Patients with chronic conditions and other drug users could get faster access to biosimilar medicines and face fewer supply disruptions because FDA would target inspections by risk, resolve inspection issues earlier in review, and use remote/alternative tools to speed reviews.
Hospitals, health systems, and the FDA could avoid duplicative or delayed inspections and approvals because greater use of mutual recognition agreements (MRAs), trusted foreign partners, and virtual expert interactions can streamline oversight.
Biologic manufacturers, biosimilar sponsors, and health systems may face lower regulatory delays and fewer redundant inspections—reducing time-to-market and some compliance burdens—if FDA relies more on MRAs and remote assessments.
Patients and health systems could face increased drug-quality and safety risks if greater reliance on foreign MRAs or remote inspections leads to gaps in oversight or misses issues that in-person inspections would catch.
Implementing expanded MRA programs, remote inspection systems, and new inspection plans will impose administrative, IT, and training costs on FDA and manufacturers during the transition, increasing short-term expenses for the agency, taxpayers, and some firms.

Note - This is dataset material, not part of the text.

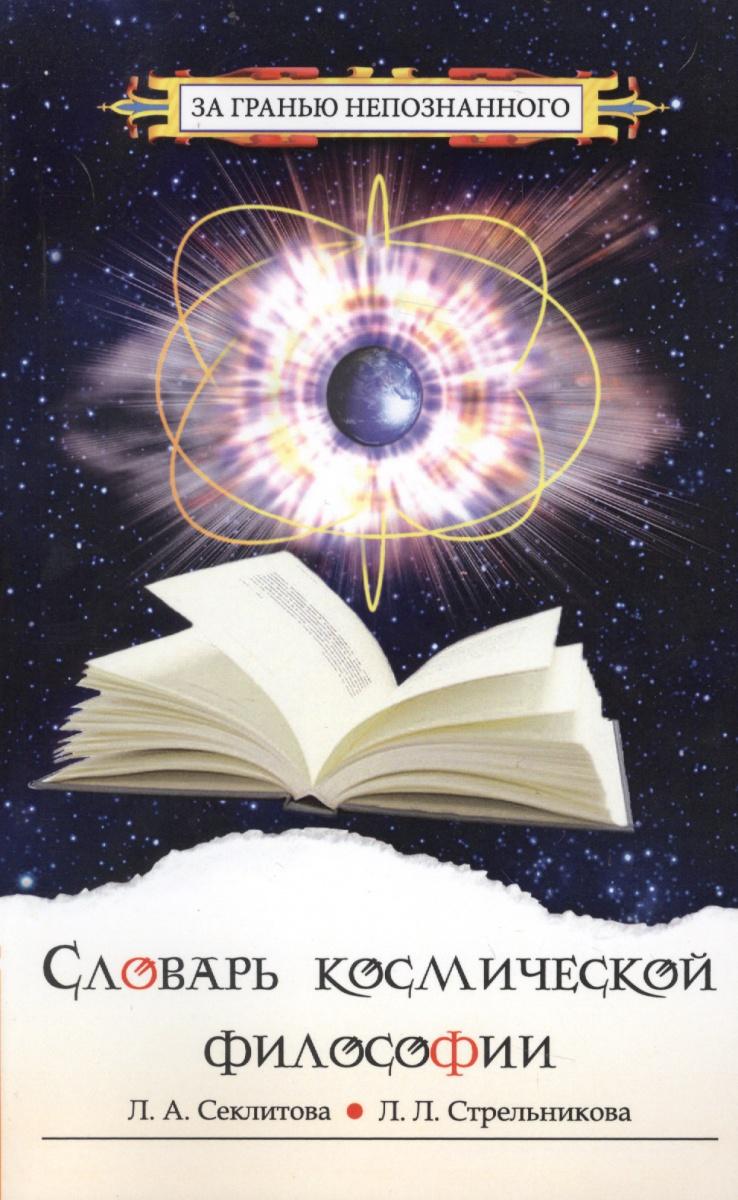 Секлитова Л., Стрельникова Л. Словарь космической философии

Expanded remote assessments and increased electronic information exchange raise cybersecurity, data privacy, and confidentiality risks for manufacturers and patients if data handling and protections are not strengthened.
Based on analysis of 5 sections of legislative text.

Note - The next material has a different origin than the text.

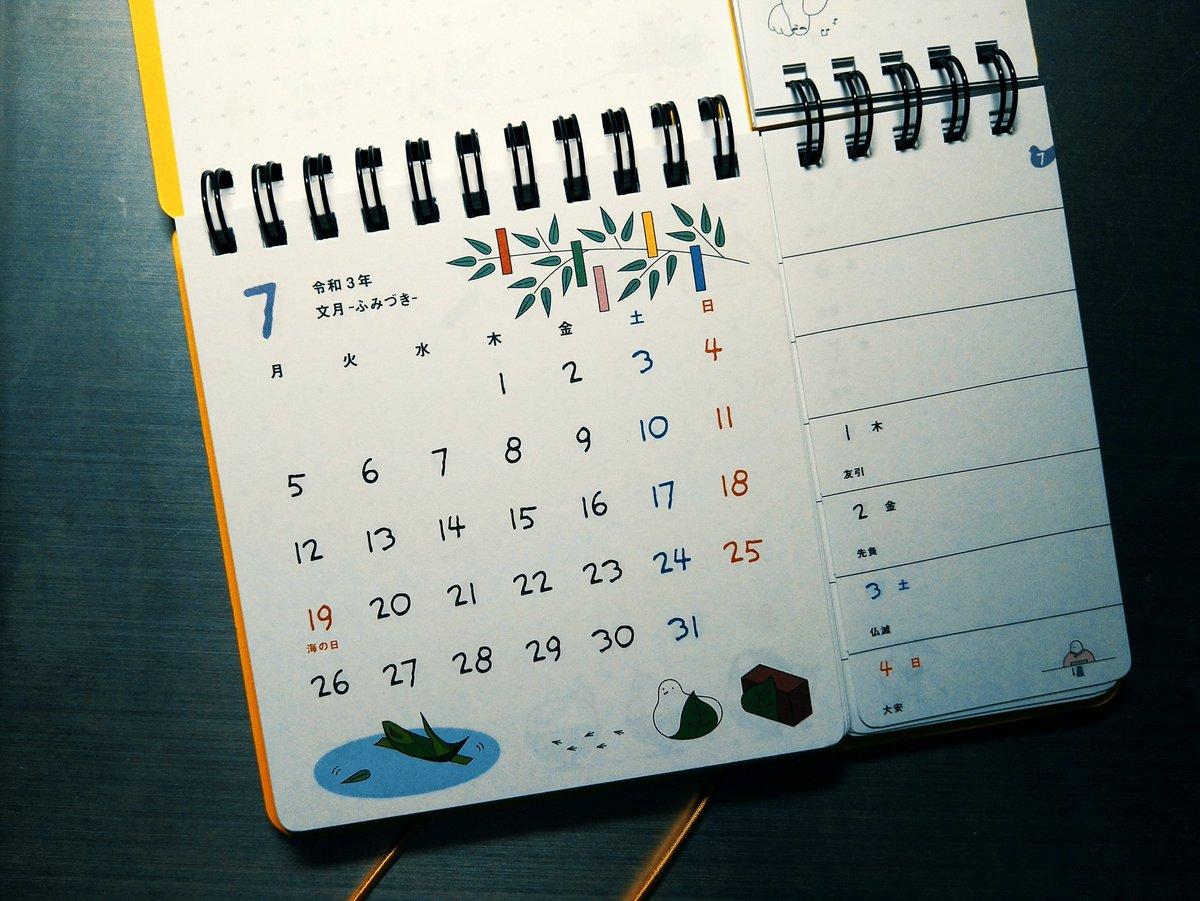 test ツイッターメディア - 先日ポチッと購入した鳩サブレーで有名な鎌倉・豊島屋さんの卓上カレンダー届いた  至る所ハトハト! 月と週が別になってて、六曜も記載されているのでありがたい。  卓上としても使えるし、閉じて持ち運びも可能。優れすぎてる!! 買ってよかったー( ´;ω;` ) https://t.co/t3PA8K3oWa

Directs FDA to expand use of MRAs and remote regulatory assessments and to publish a report and a one-year strategic plan to modernize biosimilar establishment inspections.
Official title: Improve the inspections of drug establishments engaged in the manufacture, preparation, propagation, or processing of biosimilar biological products conducted by the Food and Drug Administration, and for other purposes.
Introduced December 16, 2025 by Theodore Paul Budd · Last progress December 16, 2025
Requires the HHS Secretary (through FDA) to modernize how FDA inspects facilities that make biosimilar biological products by exploring and expanding use of mutual recognition agreements (MRAs), remote regulatory assessments, and other alternative inspection tools. It directs a public meeting and report on MRAs within 180 days, mandates updates to inspection processes to use a risk-based, remote-first approach, and requires a one-year strategic plan to address staffing, inspection challenges, and communications with biosimilar sponsors.